Quando questi lavoratori sono entrati in Corea, tuttavia, si sono scontrati con una forte discriminazione da parte della popolazione coreana e con un atteggiamento scorretto dei loro datori di lavoro, che sono arrivati a compiere abusi contro i loro diritti umani. A differenza dei loro colleghi provenienti da altre nazioni del Sud-Est asiatico, i lavoratori birmani hanno dovuto scegliere fra rimanere in Corea (sottoposti a condizioni di lavoro estremamente sfavorevoli) o ritornare alla dittatura militare e all’altissima disoccupazione del Myanmar.

Moltissimi di loro hanno deciso di rimanere e hanno chiesto asilo politico, iniziando nel frattempo a collaborare in maniera attiva al lavoro di gruppi pro-democrazia come il Democratic Voice of Burma e il Burma Action Korea. Questo si spiega col fatto che il governo coreano – storicamente poco attento alla questione degli immigrati – garantisce molto più facilmente l’asilo politico che la cittadinanza per motivi di lavoro. I richiedenti birmani vantano un tasso di approvazione dei permessi pari al 42 %, molto più della media che si aggira intorno al 10 %.

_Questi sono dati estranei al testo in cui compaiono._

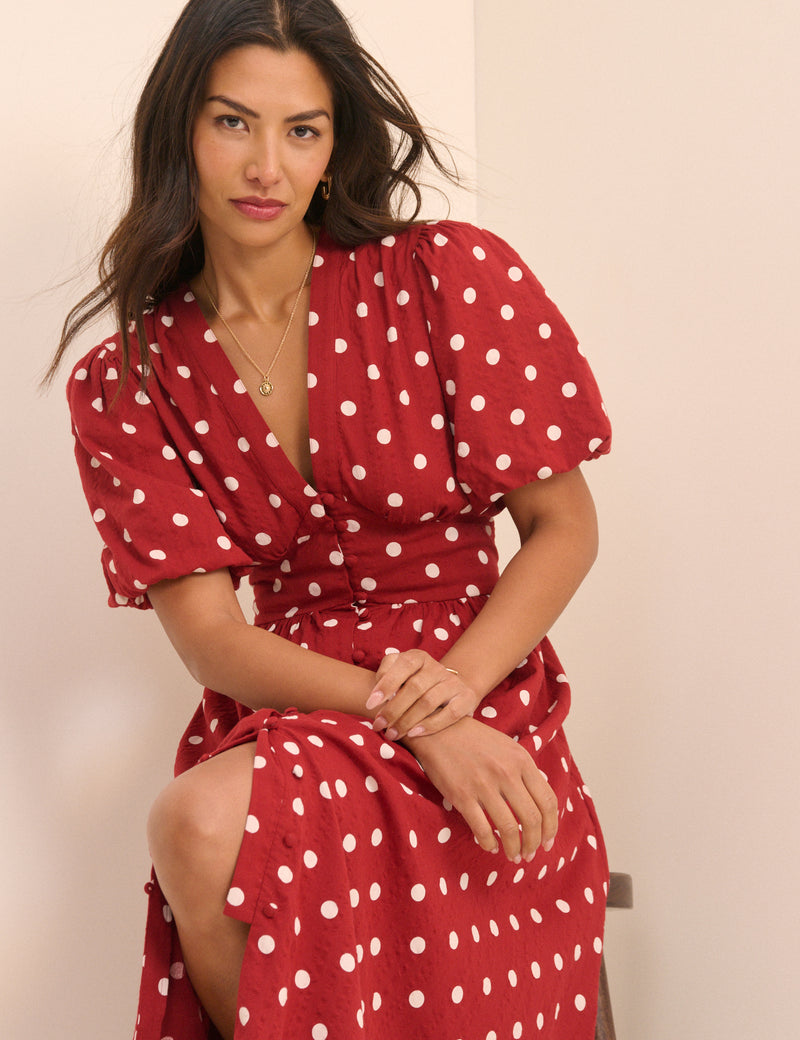 Red Polka Dot Starlight Midi Dress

Allo stesso tempo i lavoratori birmani hanno iniziato a impegnarsi per ottenere migliori condizioni lavorative e più diritti per gli operai stranieri, soprattutto attraverso gruppi per i diritti dei lavoratori come il Migrant Workers’ Television (MwTv). Anche se moltissimi leader del Sindacato degli immigrati sono stati deportati, per i birmani la situazione è stata migliore: dato che hanno ottenuto l’asilo politico hanno potuto mantenere la loro leadership nel campo sindacale. Tuttavia, rimangono ancora centinaia di birmani che restano nel Paese in maniera illegale a causa delle restrittive leggi per l’impiego applicate dai coreani.

Prima che venisse istituito l’Eps, l’unico modo per i lavoratori birmani di entrare in maniera legale in Corea del Sud era quello di usare dei trafficanti locali. Ma questi erano praticamente sempre affiliati al governo birmano, e chiedevano compensi astronomici. Altri lavoratori decidevano invece di rinunciare al visto, lavorando come illegali. In teoria, l’Eps ha permesso un sistema più democratico: a chi passa il test Klt (quello sulla lingua coreana) è permesso lavorare nel Paese.

Il sito internet del ministero dell’Occupazione e del Lavoro ha annunciato in maniera orgogliosa che l’Eps per i lavoratori stranieri è arrivato al primo posto nel Premio per i Servizi pubblici delle Nazioni Unite “in riconoscimento per il sistema di reclutamento più onesto, trasparente e vicino alla causa dei migranti”. E il sistema, iniziato nel 2007/2008 anche per i birmani, è davvero un modello di successo per quanto riguarda il modo di reclutare lavoratori; ma manca di finezza per quanto riguarda le condizioni di lavoro e i contratti.